Nuclear Waste Signage Must Last 100,000 Years: Will the Messages Be On Sapphire Disks With Platinum Print Or Pieces Of Broken Pottery?
Humans have been around for 50,000 years and the nuclear waste we’re producing today is going to be harmful for 100,000 years. So how do we create signs that alert our descendents about enormous underground nuclear waste repositories when we don’t know what language they will speak?
“A vast underground space with all sorts of curious objects inside… This sounds exactly like where future archeologists are going to want to go digging,” said Cornelius Holtorf, an archeologist at the Linnaeus University in Sweden, who spoke at a Euroscience Open Forum (ESOF) session. The session focused on how one formulates a warning message with a 100,000-year lifetime when humans have never built anything that has lasted one-tenth of that time. If we say ‘don’t dig here,’ you can bet that it will only make the site more enticing, Holtorf said.
Linguists, archeologists, scientists, engineers and historians have been tackling the issue for decades. Some potential solutions sound a tad wacky: Namely the idea to create an atomic priesthood that carries on an oral tradition about the waste. Other solutions sound temptingly techie, but perhaps a tad expensive:
For example, Patrick Charton from the French National Radioactive Waste Management Agency showed the ESOF audience a 25,000 € sapphire disk which could hold warning messages in platinum script. The disk satisfies the longevity criterion: It has a lifetime of at least a million years, he said. Since 40,000 pages of information can be deposited in platinum on the disk, warnings and technological specs could also be inscribed in a potpourri of languages, he added.

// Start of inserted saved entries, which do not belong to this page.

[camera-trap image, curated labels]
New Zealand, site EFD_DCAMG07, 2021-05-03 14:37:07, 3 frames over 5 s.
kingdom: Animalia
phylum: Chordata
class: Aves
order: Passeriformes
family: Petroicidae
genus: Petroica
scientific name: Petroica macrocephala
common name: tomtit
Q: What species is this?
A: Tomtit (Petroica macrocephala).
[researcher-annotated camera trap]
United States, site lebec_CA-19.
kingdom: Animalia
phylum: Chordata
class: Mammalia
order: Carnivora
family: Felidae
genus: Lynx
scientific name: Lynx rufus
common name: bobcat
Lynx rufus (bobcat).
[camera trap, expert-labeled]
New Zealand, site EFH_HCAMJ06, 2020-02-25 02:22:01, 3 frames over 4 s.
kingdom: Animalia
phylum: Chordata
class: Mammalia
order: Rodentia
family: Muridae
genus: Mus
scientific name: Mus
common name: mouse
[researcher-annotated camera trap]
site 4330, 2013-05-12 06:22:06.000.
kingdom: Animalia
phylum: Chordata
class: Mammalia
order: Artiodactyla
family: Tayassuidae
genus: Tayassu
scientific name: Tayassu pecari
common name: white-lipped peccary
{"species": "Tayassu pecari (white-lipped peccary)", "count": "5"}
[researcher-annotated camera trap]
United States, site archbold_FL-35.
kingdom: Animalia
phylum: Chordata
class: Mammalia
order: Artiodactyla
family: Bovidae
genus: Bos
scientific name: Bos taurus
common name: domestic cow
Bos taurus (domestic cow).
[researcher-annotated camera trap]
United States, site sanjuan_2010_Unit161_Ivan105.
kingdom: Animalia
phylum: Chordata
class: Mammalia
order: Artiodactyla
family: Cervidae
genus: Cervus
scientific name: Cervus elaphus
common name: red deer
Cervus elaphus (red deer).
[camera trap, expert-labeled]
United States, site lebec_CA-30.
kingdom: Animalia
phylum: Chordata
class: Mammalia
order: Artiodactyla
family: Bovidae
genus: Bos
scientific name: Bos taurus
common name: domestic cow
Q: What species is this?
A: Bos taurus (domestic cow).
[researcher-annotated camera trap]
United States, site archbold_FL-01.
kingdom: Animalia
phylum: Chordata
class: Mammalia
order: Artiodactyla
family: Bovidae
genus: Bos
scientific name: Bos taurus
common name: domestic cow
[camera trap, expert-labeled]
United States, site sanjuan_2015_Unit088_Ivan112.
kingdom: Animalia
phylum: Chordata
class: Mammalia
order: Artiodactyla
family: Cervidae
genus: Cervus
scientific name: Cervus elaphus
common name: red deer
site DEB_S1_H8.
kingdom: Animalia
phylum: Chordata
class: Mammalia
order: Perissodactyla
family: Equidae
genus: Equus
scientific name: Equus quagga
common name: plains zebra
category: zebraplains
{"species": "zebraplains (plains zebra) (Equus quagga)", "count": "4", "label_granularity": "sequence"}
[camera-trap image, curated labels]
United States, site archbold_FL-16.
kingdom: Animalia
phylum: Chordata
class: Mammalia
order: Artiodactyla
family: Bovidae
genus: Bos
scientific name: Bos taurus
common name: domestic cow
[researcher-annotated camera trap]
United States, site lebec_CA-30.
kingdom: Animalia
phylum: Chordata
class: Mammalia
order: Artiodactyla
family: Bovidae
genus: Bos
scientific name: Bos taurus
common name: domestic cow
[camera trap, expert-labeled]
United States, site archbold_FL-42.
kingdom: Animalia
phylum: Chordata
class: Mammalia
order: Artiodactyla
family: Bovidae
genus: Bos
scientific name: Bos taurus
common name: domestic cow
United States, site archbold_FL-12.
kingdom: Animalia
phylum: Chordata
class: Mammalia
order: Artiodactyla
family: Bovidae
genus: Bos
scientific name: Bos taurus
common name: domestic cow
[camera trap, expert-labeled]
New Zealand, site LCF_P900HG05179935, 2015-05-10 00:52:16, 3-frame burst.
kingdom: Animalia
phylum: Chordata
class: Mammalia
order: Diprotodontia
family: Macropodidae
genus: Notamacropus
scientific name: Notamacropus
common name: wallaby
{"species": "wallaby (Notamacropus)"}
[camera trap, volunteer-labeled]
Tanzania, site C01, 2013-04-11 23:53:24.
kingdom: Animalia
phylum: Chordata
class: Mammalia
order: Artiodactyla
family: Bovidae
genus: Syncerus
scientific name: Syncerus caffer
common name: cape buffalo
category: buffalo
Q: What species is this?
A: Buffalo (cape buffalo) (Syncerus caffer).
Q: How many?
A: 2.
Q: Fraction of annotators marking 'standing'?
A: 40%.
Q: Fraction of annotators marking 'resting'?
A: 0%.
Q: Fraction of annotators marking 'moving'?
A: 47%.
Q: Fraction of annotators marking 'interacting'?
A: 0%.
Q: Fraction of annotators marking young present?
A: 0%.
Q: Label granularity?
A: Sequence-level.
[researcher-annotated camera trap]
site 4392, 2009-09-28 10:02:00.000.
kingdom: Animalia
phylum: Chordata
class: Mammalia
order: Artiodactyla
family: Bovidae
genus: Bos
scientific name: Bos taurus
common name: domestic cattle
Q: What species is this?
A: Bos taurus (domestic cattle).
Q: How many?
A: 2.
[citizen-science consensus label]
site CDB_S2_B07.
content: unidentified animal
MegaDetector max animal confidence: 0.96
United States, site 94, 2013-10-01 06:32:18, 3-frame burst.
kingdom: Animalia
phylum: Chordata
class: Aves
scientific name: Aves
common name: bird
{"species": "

But the sapphire-platinum solution costs a lot of money. And this is a serious down side, notes geologist Marcos Buser, who has worked with the Swiss Federal Nuclear Safety Commission in this Spiegel article. (It’s in German.)
“The material cannot be valuable, otherwise it will be stolen,” said Buser. He favors putting warning messages on pottery sherds instead, since pottery has a long lifetime and broken pieces are less likely to be stolen.
I can’t think of two more disparate solutions. I’m guessing something midway between the two will eventually be chosen. For example, Charton mentioned that researchers are trying to replace the expensive sapphire with cheaper, long-lasting glass.
Whatever is eventually chosen, I’ll bet archeologists of the future scrutinizing the artifact-to-be will marvel about current-day humanity’s desire for energy—a desire so great that we produced waste to last 100,000 years.